SACRAMENTO Calif. (Reuters) - A long-awaited plan to shore up California’s drought-parched water supply stalled in the legislature on Monday, amid Republican complaints that the proposal does not do enough to send water to farms and cities in the state’s breadbasket.
The proposal to sell $10.5 billion in bonds to pay for water projects has been bogged down in partisan bickering for months, as Democrats and Republicans fought over what projects to include, but its backer had thought as recently as last week that a deal was near.
“At some point, you need to stick to your word,” Democratic state Senator Lois Wolk told Republican colleagues on the Senate floor on Monday. “You ask for things and you ... get what you want ... and it’s time to say yes.”
Lawmakers face a Thursday deadline to pass the bond proposal if it is to go on the November ballot. To pass, it must win support from two-thirds of the legislature, Democratic Governor Jerry Brown and tax-averse California voters.
Both parties say they want to improve the state’s water quality and shore up supply, and lawmakers from both sides of the aisle say they believe this may be the only year that voters would be willing to support such measures, because most Californians are keenly aware of the impact of the drought.
Democrats dominate the legislature, but fall two votes short of a two-thirds majority in the Senate, where they must win Republican support to get the measure through.
The catch is that a Republican-backed measure is already on the ballot for November.

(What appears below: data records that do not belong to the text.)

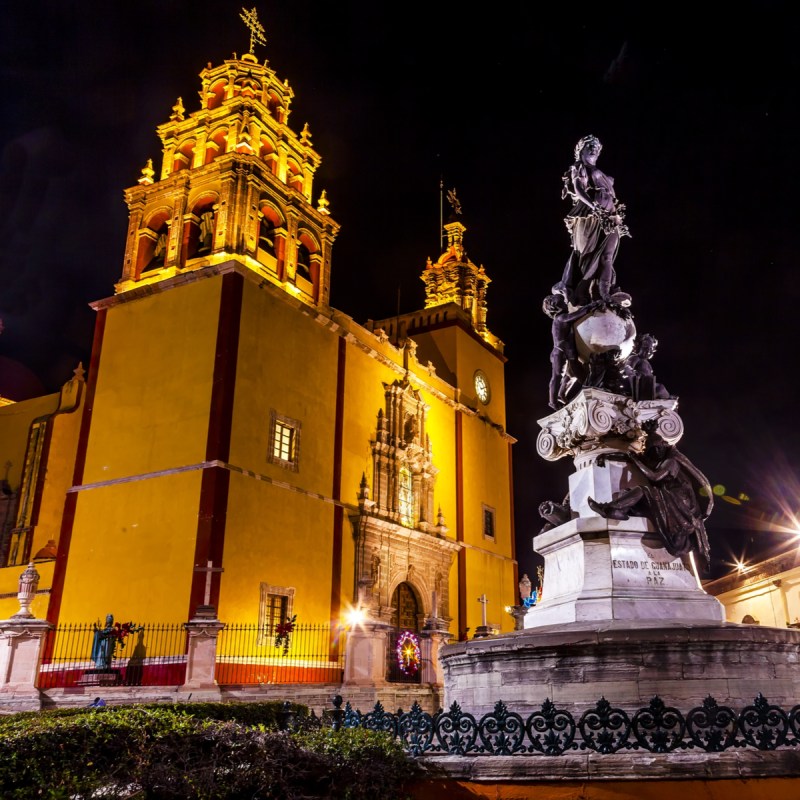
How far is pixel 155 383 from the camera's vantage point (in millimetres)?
21469

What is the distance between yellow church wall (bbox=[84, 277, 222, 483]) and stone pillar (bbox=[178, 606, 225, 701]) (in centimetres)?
532

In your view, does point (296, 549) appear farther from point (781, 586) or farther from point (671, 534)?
point (781, 586)

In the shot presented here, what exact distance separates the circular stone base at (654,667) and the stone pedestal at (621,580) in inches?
25.7

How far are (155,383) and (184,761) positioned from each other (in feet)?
57.4

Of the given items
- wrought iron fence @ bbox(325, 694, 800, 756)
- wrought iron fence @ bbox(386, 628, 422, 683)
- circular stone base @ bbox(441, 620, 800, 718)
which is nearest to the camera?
wrought iron fence @ bbox(325, 694, 800, 756)

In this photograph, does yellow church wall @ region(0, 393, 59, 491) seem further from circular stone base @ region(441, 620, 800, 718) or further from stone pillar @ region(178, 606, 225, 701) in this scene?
circular stone base @ region(441, 620, 800, 718)

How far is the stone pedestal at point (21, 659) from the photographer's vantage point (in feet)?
46.5

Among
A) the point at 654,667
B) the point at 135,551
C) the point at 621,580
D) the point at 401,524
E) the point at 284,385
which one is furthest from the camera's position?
the point at 401,524

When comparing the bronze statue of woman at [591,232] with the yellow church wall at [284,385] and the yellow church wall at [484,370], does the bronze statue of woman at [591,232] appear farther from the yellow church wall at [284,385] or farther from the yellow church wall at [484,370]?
the yellow church wall at [484,370]

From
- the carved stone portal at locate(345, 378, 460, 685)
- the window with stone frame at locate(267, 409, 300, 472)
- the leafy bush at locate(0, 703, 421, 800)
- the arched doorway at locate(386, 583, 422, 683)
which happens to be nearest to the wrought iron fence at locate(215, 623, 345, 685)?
the carved stone portal at locate(345, 378, 460, 685)

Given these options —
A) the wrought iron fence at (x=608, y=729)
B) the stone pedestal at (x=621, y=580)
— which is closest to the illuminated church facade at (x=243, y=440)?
the stone pedestal at (x=621, y=580)


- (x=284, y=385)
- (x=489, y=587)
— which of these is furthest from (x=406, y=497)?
(x=284, y=385)

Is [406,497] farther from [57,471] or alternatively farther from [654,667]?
[654,667]

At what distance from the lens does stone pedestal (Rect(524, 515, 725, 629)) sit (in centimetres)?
727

That measure is described by both parties as full of pork, and is expected to be unpopular with voters.
Wolk’s proposal would include three new reservoirs, underground water storage and environmental cleanup, among other projects.
But it avoids support for a controversial system of tunnels to divert water north of the Sacramento-San Joaquin River Delta, which is located in Wolk’s district and supplies water for 25 million people, and move it south.
Republican Senator Andy Vidak, who represents the state’s San Joaquin Valley breadbasket, said he would not support the measure without a method for conveying water south. But Wolk has said that would lead voters to reject the bond.
Wolk’s measure failed to gain enough support to pass on Monday, but lawmakers say they will bring it up again if they reach a deal.